[[ Source document, beginning ]]
This API strives to expose Speaker identification routines as a restful web service. The speaker identification process consists of five steps – enrollment, identification, deletion, enabling and disabling of a speaker. The enrollment process takes multiple examples of the same speaker speaking something different to generate a voiceprint. Voiceprints are a digital representation of the speaker’s voice. They are stored internally in the server and are used to identify the voice in the future. Once the enrollment for a particular user is complete, it does not need to be repeated.

The identification step receives a new utterance from the same speaker and verifies that it’s the same voice using the voiceprint.

It is also possible to delete, disable and enable a speaker with the help of curl commands.
[[ Source document, end ]]
[Required actions]
1. In the speaker identification API description, what are voiceprints said to be?
2. Extract everything from "This API strives" down to "to be repeated." in the speaker identification API description.
3. Continue the speaker identification API description from the point at which it stops.
The records are separate material and do not belong to the speaker identification API description.
[[ Stored data, beginning ]]
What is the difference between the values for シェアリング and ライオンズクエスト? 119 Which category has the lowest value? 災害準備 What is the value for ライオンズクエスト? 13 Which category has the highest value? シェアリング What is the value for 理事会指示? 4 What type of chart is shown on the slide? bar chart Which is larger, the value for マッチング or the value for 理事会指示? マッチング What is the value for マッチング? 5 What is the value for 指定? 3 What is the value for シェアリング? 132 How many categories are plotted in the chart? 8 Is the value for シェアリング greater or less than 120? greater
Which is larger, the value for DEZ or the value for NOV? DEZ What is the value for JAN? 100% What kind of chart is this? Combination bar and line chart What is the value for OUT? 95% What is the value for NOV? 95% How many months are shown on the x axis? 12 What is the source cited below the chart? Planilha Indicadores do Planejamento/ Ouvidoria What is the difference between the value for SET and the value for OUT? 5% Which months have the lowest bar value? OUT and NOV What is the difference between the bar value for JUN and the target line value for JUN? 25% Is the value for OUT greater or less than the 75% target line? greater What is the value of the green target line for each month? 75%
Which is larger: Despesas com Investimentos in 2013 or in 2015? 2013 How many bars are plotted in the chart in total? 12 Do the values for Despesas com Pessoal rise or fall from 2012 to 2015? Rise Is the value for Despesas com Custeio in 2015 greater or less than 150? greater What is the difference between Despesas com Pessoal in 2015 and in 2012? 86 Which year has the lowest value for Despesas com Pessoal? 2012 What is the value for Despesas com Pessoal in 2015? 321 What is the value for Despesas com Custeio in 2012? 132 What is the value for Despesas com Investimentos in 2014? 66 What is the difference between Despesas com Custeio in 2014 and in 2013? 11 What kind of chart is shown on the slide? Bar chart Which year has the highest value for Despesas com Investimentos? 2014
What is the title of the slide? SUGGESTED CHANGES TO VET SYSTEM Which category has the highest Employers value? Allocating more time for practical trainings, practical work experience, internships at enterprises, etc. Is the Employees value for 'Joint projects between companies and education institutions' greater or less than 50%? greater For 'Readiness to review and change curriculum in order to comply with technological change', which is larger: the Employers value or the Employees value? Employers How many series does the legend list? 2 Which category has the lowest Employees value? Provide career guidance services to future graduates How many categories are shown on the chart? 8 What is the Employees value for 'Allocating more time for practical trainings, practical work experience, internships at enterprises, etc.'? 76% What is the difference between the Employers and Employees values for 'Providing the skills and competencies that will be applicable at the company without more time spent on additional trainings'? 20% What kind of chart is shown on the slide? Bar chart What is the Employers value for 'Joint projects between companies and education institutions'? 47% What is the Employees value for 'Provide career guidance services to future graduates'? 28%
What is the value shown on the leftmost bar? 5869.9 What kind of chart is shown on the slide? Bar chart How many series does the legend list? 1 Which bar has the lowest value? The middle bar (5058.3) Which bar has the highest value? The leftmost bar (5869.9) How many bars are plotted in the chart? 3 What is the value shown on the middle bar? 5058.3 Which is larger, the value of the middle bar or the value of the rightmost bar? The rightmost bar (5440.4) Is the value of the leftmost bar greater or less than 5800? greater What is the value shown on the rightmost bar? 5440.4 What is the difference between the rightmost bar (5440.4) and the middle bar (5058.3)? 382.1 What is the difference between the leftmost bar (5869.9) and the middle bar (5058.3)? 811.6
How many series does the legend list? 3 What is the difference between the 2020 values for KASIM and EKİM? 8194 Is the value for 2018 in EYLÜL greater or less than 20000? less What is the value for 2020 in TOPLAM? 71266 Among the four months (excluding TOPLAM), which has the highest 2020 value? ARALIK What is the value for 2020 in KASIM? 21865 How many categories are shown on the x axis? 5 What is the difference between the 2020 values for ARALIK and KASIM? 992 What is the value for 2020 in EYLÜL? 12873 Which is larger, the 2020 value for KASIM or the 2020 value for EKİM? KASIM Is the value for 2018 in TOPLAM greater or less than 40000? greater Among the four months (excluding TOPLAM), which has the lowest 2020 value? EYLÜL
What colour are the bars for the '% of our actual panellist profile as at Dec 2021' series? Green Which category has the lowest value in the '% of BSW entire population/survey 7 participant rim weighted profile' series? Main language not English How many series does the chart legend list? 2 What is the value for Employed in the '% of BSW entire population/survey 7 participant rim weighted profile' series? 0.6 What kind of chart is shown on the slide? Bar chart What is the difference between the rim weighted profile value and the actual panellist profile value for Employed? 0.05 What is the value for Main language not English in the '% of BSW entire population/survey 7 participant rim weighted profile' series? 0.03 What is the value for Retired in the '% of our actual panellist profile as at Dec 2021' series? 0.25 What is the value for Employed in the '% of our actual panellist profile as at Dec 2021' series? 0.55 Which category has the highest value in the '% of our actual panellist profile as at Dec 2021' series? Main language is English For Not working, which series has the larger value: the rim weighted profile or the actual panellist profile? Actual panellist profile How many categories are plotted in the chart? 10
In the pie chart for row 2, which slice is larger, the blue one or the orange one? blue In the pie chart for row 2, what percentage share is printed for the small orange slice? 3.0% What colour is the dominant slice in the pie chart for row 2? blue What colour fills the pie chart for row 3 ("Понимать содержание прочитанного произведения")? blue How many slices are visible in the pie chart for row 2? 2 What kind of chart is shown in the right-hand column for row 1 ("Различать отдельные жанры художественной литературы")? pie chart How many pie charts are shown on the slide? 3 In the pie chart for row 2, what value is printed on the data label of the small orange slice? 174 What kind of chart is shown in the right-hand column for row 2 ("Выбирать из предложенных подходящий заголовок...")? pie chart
[[ Stored data, end ]]
[Activity answers]
1. Voiceprints are a digital representation of the speaker's voice.

2.
This API strives to expose Speaker identification routines as a restful web service. The speaker identification process consists of five steps – enrollment, identification, deletion, enabling and disabling of a speaker. The enrollment process takes multiple examples of the same speaker speaking something different to generate a voiceprint. Voiceprints are a digital representation of the speaker’s voice. They are stored internally in the server and are used to identify the voice in the future. Once the enrollment for a particular user is complete, it does not need to be repeated.

3.
Enrollment

The purpose of enrollment is to collect voice examples of a speaker’s voice and extract a “voiceprint” from those. The voiceprint, in similarity to commonly used fingerprint, is a representation of the speaker’s voice in a succinct format. By enrolling a speaker, we have let the speaker identification system know how a particular speaker sounds like. In many situations, it’s desirable to have multiple examples of a speaker’s voice to be used to create a voiceprint. This is particularly true if the process is being used to identify a speaker using a relatively short phrase. Therefore, the speaker identification server allows multiple enrollment examples to be sent. Since these examples could be collected over a period of time, the server has the functionality to remember the previous examples.

 

An example POST to the speaker identification server could look like:

POST http://server.url//SpeakerId HTTP/1.1

Accept: */*

Content-Length: 125324

Content-Type: application/x-www-form-urlencoded

Expect: 100-continue

Host: server.url.port

User-Agent: curl/7.38.0
action=enroll&speaker_name=sample1&format=8K_PCM16&key=xxxxxxxxxxxxxxxxxxxx

CURL Command

curl –request POST –data-binary “@sample1.wav” “https://services.govivace.com:49162/SpeakerId?action=enroll&speaker_name=sample1&format=8K_PCM16&key=xxxxxxxxxxxxxxxxxxxx

The body of the post would contain the entire audio file in a 16-bit linear PCM 8KHz format.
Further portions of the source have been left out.